<9>緊迫の時間
「……どういう事だ。説明しろフランク」
カイルを扉の陰に隠したスタンリーが、ヒョイとそこから顔を出し、フランクに問いかける。平静は装うものの、その言葉に余裕は感じられなかった。
クリスは、無言でフランクの言葉の続きを待つ。カイルは、扉の陰でその表情を失っていた。
フランクが、促されるままに言葉を続ける。
「姫様が……団長に会いたいと仰るので……此処までご案内差し上げていた途中で……。国王執務室から……」
「ディクソンと出くわしたんだな」
荒い呼吸の合間から繰り出される言葉は、途切れ途切れでなかなか先に進まない。堪らずスタンリーが口を挟んだ。
フランクはその言葉に頷く。
「急に具合を悪くされた姫様を休ませると言って……強引に執務室に連れて入られて……」
「……急に? やけにタイミングが良いじゃないか」
「姫様が部屋を出る前に……ロザリー殿から貰った……ホットミルクを、召し上がったそうです」
漸く呼吸が落ち着いてきたフランクは、スタンリーの問い掛けに、素早く反応する。
スタンリーは、その言葉に大きく瞳を開いた。
「ロザリー……侍女長か。あれは確か……」
「ディクソンの女ですね」
スタンリーの呟きに、クリスが短く返答を。それを告げた後、素早く動き出す。────国王執務室へと。
歩みはやがて、駆け足に変わった。
「あっ……隊長……!」
走り出すクリスの背中を追いかけるように、フランクも走り出す。
スタンリーは二人の背中を見つめながら、扉の陰へと声を掛けた。
「……カイル殿。姫様は我々が必ず此処へ連れ戻します。
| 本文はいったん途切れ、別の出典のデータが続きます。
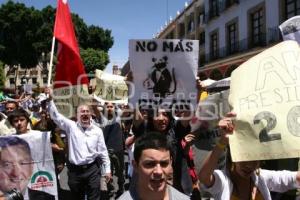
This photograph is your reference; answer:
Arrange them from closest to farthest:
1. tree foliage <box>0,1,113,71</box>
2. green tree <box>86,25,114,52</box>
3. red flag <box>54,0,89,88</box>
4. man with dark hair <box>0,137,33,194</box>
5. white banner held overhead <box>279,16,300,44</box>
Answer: white banner held overhead <box>279,16,300,44</box> → man with dark hair <box>0,137,33,194</box> → red flag <box>54,0,89,88</box> → tree foliage <box>0,1,113,71</box> → green tree <box>86,25,114,52</box>

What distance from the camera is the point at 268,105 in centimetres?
315

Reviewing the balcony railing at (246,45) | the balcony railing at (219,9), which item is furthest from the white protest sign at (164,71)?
the balcony railing at (219,9)

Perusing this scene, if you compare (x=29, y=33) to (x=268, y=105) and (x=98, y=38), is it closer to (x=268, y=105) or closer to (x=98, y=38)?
(x=98, y=38)

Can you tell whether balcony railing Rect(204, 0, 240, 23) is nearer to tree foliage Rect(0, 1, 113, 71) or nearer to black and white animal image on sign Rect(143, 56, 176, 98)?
tree foliage Rect(0, 1, 113, 71)

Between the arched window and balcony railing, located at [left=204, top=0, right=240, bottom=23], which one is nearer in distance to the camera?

もどかしいでしょうが、暫く此処で待って居てください」
その言葉の返答は待たない。
スタンリーは部屋から出ると、静かにその扉を閉じた。
聞こえる大きな足音……やがてその音も小さく消えて──。
「……姫様……」
閉じられた部屋の中……扉の陰になる片隅で一人佇むカイルは、表情が固まったまま動けずにいた。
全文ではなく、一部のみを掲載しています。